O nome de Eugênio da Rapadura encabeça uma lista de 10.690 nomes que receberam o auxílio emergencial e que teriam patrimônio superior a R$ 300 mil – o que os tornaria impossibilitados de receber o benefício, de acordo com a Medida Provisória 1.000/2020. O que mais assustou o agricultor é que seu nome ainda esteja no topo da lista, com o patrimônio de 10 dígitos.
Quando a reportagem o contatou, Eugênio havia acabado de sair da agência da Caixa, onde descobriu ser dono de um dinheiro inesperado. “Fiquei até surpreendido que havia lá um valor de R$ 1.800 para que eu sacasse”, disse o candidato, referindo-se às três parcelas do auxílio emergencial.

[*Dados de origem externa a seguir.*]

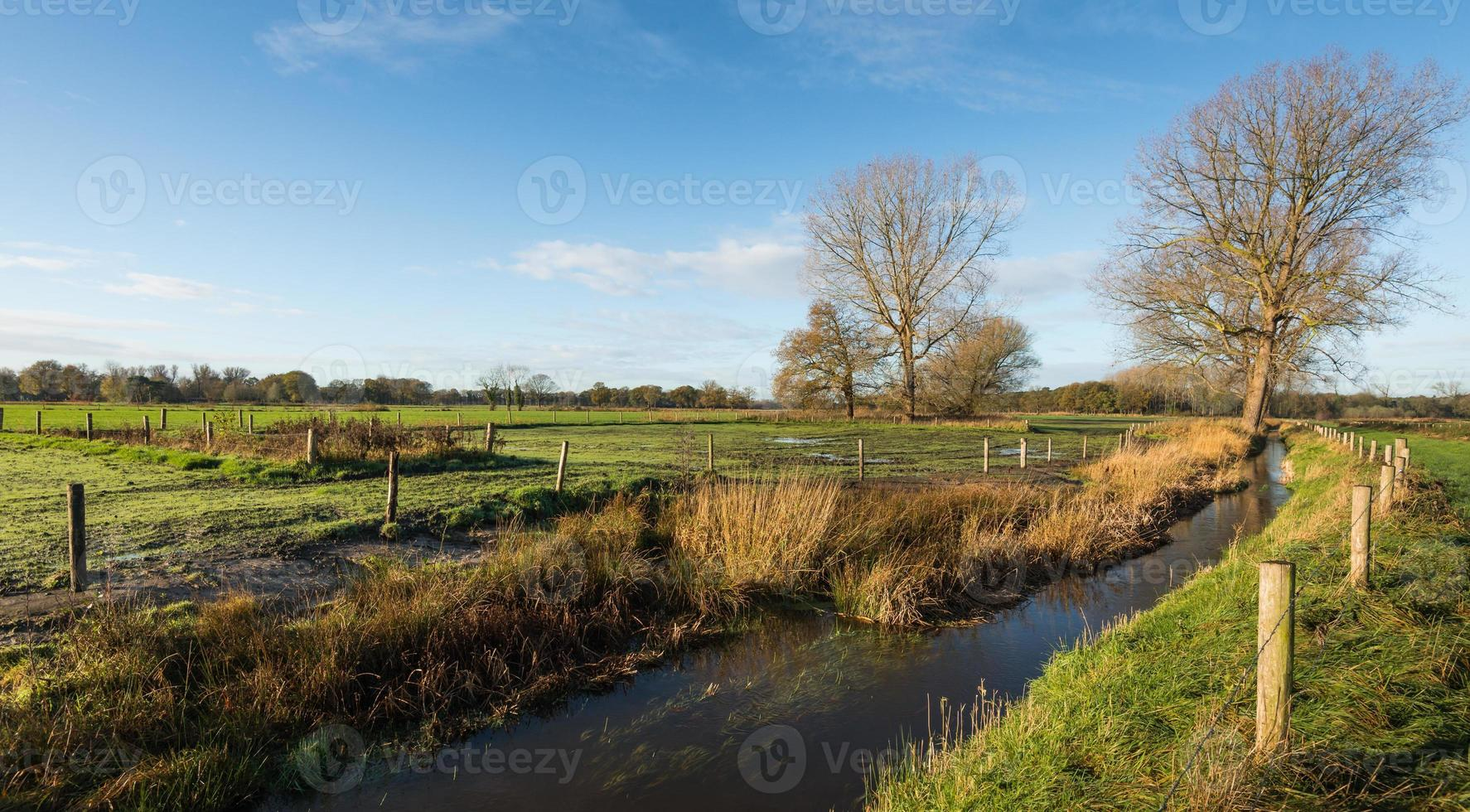 paysage néerlandais pittoresque photo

Ele disse não ter pedido o auxílio, nem acreditar que tenha direito. “Eu sou um trabalhador, tenho nota fiscal das rapaduras que eu entrego. Eu não teria direito a esse auxílio”, afirmou.
Outros casos
Análise feita pelo Congresso em Foco mostra que, dos 25 candidatos com a maior fortuna apresentada pelo TCU, ao menos 24 têm bens muito acima de qualquer expectativa, o que poderia apontar erros dos dados cadastrados no sistema.

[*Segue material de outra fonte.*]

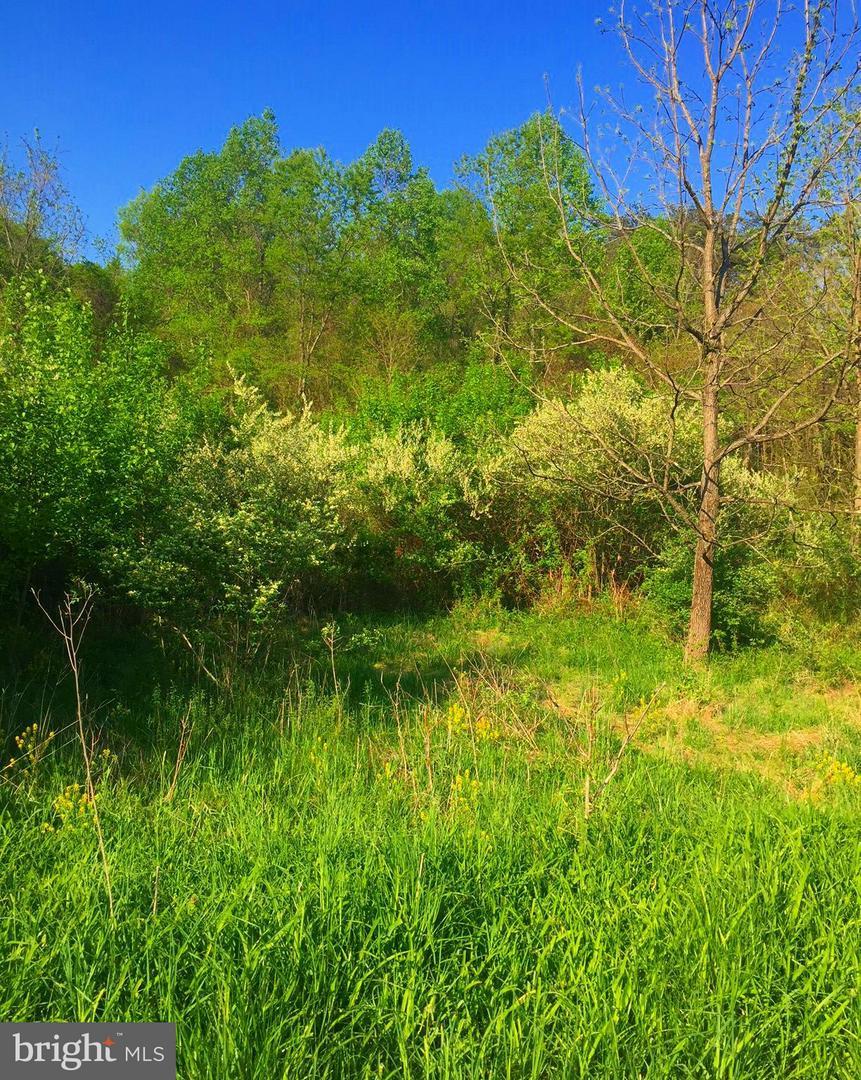 Back Creek Valley - Lot 11, Hedgesville, WV, 25427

O próprio TCU reconhece que a lista é um fruto de cruzamento de dados, e que poderia estar sujeita a falhas.
“Não se pode olvidar, contudo, o risco de erro de preenchimento de informações por parte dos candidatos, bem como de fraudes estruturadas com dados de terceiros”, escreveu o ministro Bruno Dantas no despacho que produziu sobre o tema. Segundo o documento, apenas o Ministério da Cidadania pode confirmar se o pagamento é indevido. E apenas o Tribunal Superior Eleitoral (TSE) teria o poder de avaliar se houve eventual crime eleitoral.
O TSE definiu o documento do TCU como um ” relevante trabalho institucional realizado a partir de informações públicas e que poderão auxiliar o Ministério da Cidadania na depuração do programa do auxílio emergencial”. O tribunal superior disse que a Justiça Eleitoral poderá utilizar o resultado do estudo “como uma informação de inteligência por ocasião do exame e julgamento da prestação de contas dos candidatos, de modo a identificar irregularidades no uso de recursos próprios dos candidatos em campanha.”
O Ministério Público Federal (MPF), que poderia mover ações na esfera eleitoral com base nos cruzamentos do TCU, não respondeu se assim o fará. O espaço permanece aberto para manifestações.